La société post-industrielle qui devait émanciper les individus a débouché sur un monde d’insécurité

Aujourd’hui, un grand nombre d’observateurs dénoncent la dégradation des conditions de vie au travail et l’augmentation des risques psychosociaux (RPS). Parallèlement, des chercheurs, des consultants et des dirigeants d’entreprises ou d’organisations publiques s’interrogent : est-il judicieux de réduire (voire de supprimer) les hiérarchies et d’aller vers des organisations plus horizontales ? Dans un entretien pour L’OBS, l’économiste Daniel COHEN met en relation ces deux problématiques à travers les promesses (non tenues) du passage de la société industrielle à la société postindustrielle.

« Avec la disparition de la société industrielle qui se dessine dès les années 1960, une deuxième modernité s’annonce. Il s’agit du passage de la société industrielle à la postindustrielle. Les Trente Glorieuses voient grandir l’espoir d’un nouveau modèle de vie économique et social. A suivre le sociologue américain Ronald Inglehart, la créativité remplace l’autorité comme valeur structurante. La société postindustrielle promet d’abolir la verticalité de la société industrielle pour privilégier l’horizontalité.

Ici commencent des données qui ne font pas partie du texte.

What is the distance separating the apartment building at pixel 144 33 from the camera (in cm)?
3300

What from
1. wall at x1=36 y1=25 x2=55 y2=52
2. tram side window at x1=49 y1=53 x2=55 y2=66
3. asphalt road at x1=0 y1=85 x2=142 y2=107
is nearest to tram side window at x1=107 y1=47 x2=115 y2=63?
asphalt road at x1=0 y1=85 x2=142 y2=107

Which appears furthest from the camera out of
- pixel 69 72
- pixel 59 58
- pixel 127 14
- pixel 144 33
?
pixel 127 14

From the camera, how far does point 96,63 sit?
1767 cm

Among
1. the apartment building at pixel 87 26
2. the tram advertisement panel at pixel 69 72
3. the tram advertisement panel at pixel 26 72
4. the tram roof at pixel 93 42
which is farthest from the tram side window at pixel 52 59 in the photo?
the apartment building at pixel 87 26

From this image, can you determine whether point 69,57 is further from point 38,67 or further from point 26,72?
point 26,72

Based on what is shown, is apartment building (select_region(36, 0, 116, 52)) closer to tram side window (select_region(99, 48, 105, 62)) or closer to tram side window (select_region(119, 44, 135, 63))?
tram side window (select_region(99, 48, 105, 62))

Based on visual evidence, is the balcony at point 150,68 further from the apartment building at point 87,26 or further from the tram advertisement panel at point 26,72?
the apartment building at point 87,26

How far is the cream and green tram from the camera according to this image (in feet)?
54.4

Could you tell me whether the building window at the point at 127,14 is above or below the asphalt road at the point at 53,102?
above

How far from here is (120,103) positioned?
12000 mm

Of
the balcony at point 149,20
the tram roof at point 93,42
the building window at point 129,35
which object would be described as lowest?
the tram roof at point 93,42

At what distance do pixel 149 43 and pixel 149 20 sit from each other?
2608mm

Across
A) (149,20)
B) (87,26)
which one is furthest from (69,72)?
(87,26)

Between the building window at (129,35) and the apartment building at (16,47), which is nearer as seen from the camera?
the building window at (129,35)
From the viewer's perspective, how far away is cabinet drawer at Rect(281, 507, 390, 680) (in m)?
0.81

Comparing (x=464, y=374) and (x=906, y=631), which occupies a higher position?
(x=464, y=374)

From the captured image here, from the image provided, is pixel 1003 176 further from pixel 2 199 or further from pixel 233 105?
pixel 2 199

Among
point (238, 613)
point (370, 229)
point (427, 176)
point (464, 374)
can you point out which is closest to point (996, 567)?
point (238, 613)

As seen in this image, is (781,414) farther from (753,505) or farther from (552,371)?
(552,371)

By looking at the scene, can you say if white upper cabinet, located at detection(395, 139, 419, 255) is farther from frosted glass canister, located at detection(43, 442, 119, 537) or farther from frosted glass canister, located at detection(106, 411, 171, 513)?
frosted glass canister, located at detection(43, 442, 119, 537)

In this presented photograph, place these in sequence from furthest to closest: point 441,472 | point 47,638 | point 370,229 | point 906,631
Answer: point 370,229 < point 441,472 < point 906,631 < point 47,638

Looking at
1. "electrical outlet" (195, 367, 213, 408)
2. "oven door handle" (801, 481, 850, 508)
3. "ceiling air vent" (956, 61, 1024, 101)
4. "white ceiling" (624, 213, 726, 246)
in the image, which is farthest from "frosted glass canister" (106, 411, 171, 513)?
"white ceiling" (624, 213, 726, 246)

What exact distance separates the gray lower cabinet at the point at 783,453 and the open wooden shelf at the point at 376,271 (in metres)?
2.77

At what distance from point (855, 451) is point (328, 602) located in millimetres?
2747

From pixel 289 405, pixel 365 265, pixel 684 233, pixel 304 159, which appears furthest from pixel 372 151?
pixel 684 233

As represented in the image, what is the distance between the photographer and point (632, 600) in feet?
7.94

Cette aspiration éclot avec les mouvements protestataires de 1968 qui manifestent leur volonté de sortir des vieilles sociétés hiérarchiques dont la société industrielle est demeurée le réceptacle.

Par une perversion de l’Histoire, la société postindustrielle qui devait émanciper les individus a débouché sur un monde d’insécurité, de cost cutting (la recherche de technologies qui réduisent les coûts). A l’organisation hiérarchique s’est substitué le management par le stress. « Sois créatif ou ton emploi sera remplacé par un logiciel ! » intime-t-on aux salariés. Il s’agit là d’une injonction contradictoire. Innove ou meurs ! Mais les individus se demandent : « Où est ma place dans le système ? Suis-je condamné ou sauvé ? » Du coup, la société postindustrielle produit le contraire de ce qu’elle annonce : une société, inquiète, nostalgique de la sécurité perdue. »

Daniel COHEN dans un article de Sylvain Courage dans L’OBS n° 2651 du 27/08/2015 page 68.